Warning. All these functions raise Invalid_argument if the result cannot fit in the limits of Sys.max_string_length.

val to_utf_8 : t -> string
to_utf_8 t is the UTF-8 encoding of t.
val to_utf_16le : t -> string
to_utf_16le t is the UTF-16LE encoding of t.
val to_utf_16be : t -> string
to_utf_16be t is the UTF-16BE encoding of t.
val buffer_add_utf_8 : Buffer.t -> t -> unit
buffer_add_utf_8 b t adds the UTF-8 encoding of t to b.
val buffer_add_utf_16le : Buffer.t -> t -> unit
buffer_add_utf_16le b t adds the UTF-16LE encoding of t to b.
val buffer_add_utf_16be : Buffer.t -> t -> unit
buffer_add_utf_16be b t adds the UTF-16BE encoding of t to b.
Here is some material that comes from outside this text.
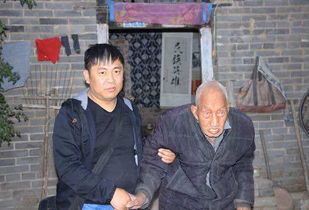  龙隐于田老农父亲是大佬，免费全集热播短剧揭秘隐藏身份！--第1张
val pp : Format.formatter -> t -> unit
pp ppf t prints the UTF-8 encoding of t instructing the ppf to use a length of 1 for each grapheme cluster of t.
val pp_text : Format.formatter -> t -> unit
pp_text ppf t is like Utext.pp except each line breaks is hinted to the formatter, see Uuseg_string.pp_utf_8_text for details.
val pp_lines : Format.formatter -> t -> unit
pp_lines ppf t is like Utext.pp except only mandatory line breaks are hinted to the formatter, see Uuseg_string.pp_utf_8_lines for details.
val pp_uchars : Format.formatter -> t -> unit
dump_uchars ppf t formats t as a sequence of OCaml Uchar.t value using only US-ASCII encoded characters according to the Unicode notational convention for code points.
val pp_toplevel : Format.formatter -> t -> unit
pp_toplevel ppf t formats t using Utext.escaped and Utext.pp in a manner suitable for the toplevel to represent a Utext.t value.

Warning. Before OCaml 4.06 the result might not be cut and pastable as \u{H+} escapes are not supported.

val pp_toplevel_pvec : Format.formatter -> t Pvec.t -> unit
pp_toplevel_pvec ppf ts formats ts using Utext.pp_toplevel.